Excerpts from a spatial dataset
"""

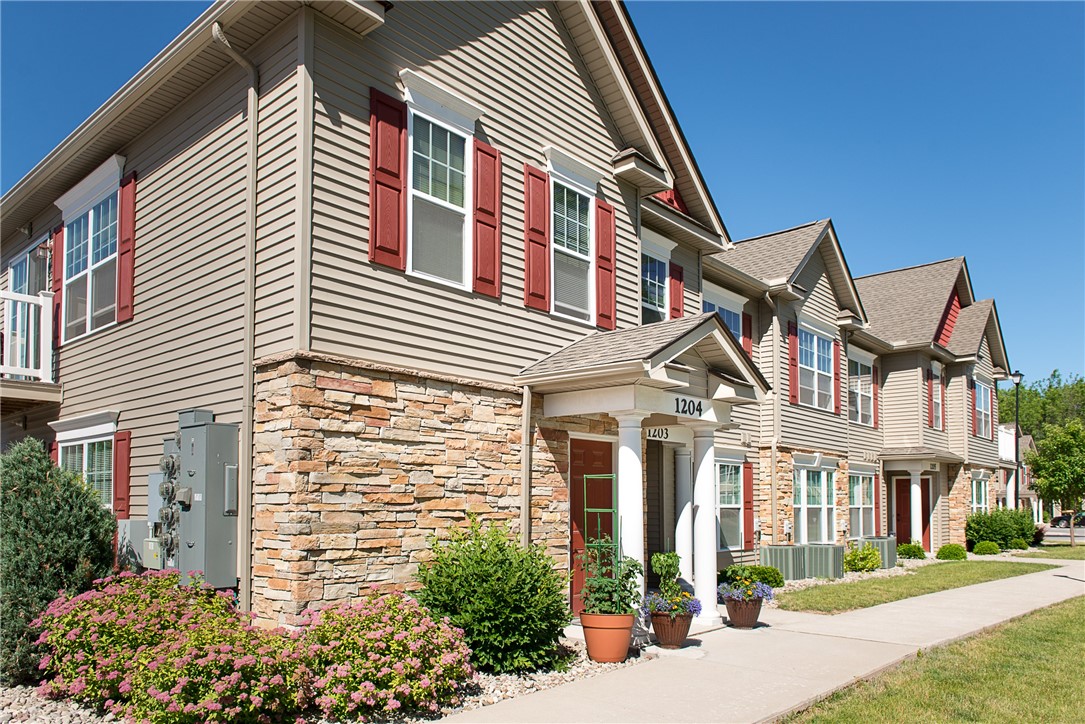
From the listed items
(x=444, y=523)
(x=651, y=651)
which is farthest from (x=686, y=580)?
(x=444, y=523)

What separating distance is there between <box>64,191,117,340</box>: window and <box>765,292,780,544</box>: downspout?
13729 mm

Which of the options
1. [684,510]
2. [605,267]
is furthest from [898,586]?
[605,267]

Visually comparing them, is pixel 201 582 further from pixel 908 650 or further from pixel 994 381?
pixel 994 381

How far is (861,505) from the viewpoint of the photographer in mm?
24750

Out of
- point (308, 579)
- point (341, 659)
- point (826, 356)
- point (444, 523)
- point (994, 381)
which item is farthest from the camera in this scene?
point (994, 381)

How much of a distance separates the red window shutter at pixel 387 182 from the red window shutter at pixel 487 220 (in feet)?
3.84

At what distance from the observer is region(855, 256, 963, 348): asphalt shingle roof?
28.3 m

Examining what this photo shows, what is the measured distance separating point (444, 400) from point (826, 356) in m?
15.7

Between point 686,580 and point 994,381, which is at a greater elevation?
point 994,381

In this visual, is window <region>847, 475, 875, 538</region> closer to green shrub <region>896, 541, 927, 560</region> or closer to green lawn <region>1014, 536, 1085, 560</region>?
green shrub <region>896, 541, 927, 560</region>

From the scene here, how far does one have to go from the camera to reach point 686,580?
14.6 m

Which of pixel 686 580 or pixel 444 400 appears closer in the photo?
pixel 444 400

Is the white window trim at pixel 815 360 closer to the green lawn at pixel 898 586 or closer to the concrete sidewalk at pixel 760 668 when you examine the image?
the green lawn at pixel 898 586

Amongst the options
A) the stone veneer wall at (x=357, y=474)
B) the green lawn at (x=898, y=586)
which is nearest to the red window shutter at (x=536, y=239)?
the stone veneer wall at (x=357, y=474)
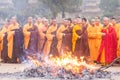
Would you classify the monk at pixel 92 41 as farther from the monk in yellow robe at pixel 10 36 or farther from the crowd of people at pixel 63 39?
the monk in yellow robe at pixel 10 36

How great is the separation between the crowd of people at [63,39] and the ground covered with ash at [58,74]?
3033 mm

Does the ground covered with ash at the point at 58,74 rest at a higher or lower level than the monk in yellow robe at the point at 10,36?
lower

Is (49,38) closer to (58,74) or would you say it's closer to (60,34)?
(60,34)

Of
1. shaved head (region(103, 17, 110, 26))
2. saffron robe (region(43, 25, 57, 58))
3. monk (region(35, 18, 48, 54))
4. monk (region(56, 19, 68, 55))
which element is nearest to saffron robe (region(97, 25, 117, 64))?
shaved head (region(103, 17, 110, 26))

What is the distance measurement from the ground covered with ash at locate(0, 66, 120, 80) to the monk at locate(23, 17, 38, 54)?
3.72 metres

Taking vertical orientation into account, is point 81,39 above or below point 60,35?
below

"""

● **THE EXERCISE**: Render every line of the items above as a Markdown table with the columns Row and Line, numbering the rows and skipping blank lines. Leave the pictures out of the table.

● **OUTPUT OF THE EXERCISE**:
| Row | Line |
|---|---|
| 1 | From the listed items |
| 2 | (x=444, y=523) |
| 3 | (x=651, y=651) |
| 4 | which is farthest from (x=686, y=580)? |
| 5 | (x=444, y=523) |
| 6 | What separating distance is there between <box>64,191,117,340</box>: window and <box>765,292,780,544</box>: downspout? |
| 7 | 13729 mm |
| 8 | Which of the options |
| 9 | 1. [684,510] |
| 10 | 2. [605,267] |
| 11 | is furthest from [898,586]? |
| 12 | [605,267] |
| 13 | Visually comparing them, is pixel 201 582 further from pixel 908 650 or further from pixel 994 381? |
| 14 | pixel 994 381 |
| 15 | How far is (861,505) from the viewpoint of the photographer in mm? |
| 16 | 24750 |
| 17 | Out of |
| 18 | - point (308, 579) |
| 19 | - point (341, 659) |
| 20 | - point (826, 356) |
| 21 | - point (444, 523) |
| 22 | - point (994, 381) |
| 23 | which item is farthest from the camera in this scene? |
| 24 | point (994, 381) |
| 25 | How much of a distance separates the red window shutter at pixel 387 182 from the red window shutter at pixel 487 220 (in feet)? |
| 26 | 3.84 |
| 27 | At what distance from the observer is region(855, 256, 963, 348): asphalt shingle roof? |
| 28 | 28.3 m |
| 29 | Examining what this photo shows, what is the measured distance separating point (444, 400) from point (826, 356) in m? |
| 30 | 15.7 |
| 31 | Between point 686,580 and point 994,381, which is at a greater elevation? |
| 32 | point 994,381 |
| 33 | In this visual, is window <region>847, 475, 875, 538</region> closer to green shrub <region>896, 541, 927, 560</region> or closer to green lawn <region>1014, 536, 1085, 560</region>? |
| 34 | green shrub <region>896, 541, 927, 560</region> |
| 35 | From the scene here, how far does one have to go from the camera to reach point 686,580? |
| 36 | 14.6 m |
| 37 | Which of pixel 686 580 or pixel 444 400 appears closer in the photo? |
| 38 | pixel 444 400 |
| 39 | Is the white window trim at pixel 815 360 closer to the green lawn at pixel 898 586 or closer to the concrete sidewalk at pixel 760 668 when you examine the image? |
| 40 | the green lawn at pixel 898 586 |
| 41 | Amongst the options |
| 42 | A) the stone veneer wall at (x=357, y=474) |
| 43 | B) the green lawn at (x=898, y=586) |
| 44 | which is nearest to the red window shutter at (x=536, y=239)? |
| 45 | the stone veneer wall at (x=357, y=474) |
| 46 | Would you classify the monk at pixel 92 41 as farther from the monk in yellow robe at pixel 10 36 or farther from the crowd of people at pixel 63 39? |
| 47 | the monk in yellow robe at pixel 10 36 |
| 48 | How great is the separation between the crowd of people at [63,39] and the ground covered with ash at [58,74]? |
| 49 | 3033 mm |
| 50 | Does the ground covered with ash at the point at 58,74 rest at a higher or lower level than the monk in yellow robe at the point at 10,36? |
| 51 | lower |
| 52 | Is (49,38) closer to (58,74) or would you say it's closer to (60,34)? |
| 53 | (60,34) |
| 54 | Of |
| 55 | 1. shaved head (region(103, 17, 110, 26)) |
| 56 | 2. saffron robe (region(43, 25, 57, 58)) |
| 57 | 3. monk (region(35, 18, 48, 54)) |
| 58 | 4. monk (region(56, 19, 68, 55)) |
| 59 | which element is nearest to saffron robe (region(97, 25, 117, 64))? |
| 60 | shaved head (region(103, 17, 110, 26)) |
| 61 | What is the distance measurement from the ground covered with ash at locate(0, 66, 120, 80) to the monk at locate(23, 17, 38, 54)? |
| 62 | 3.72 metres |
| 63 | Taking vertical orientation into account, is point 81,39 above or below point 60,35? |
| 64 | below |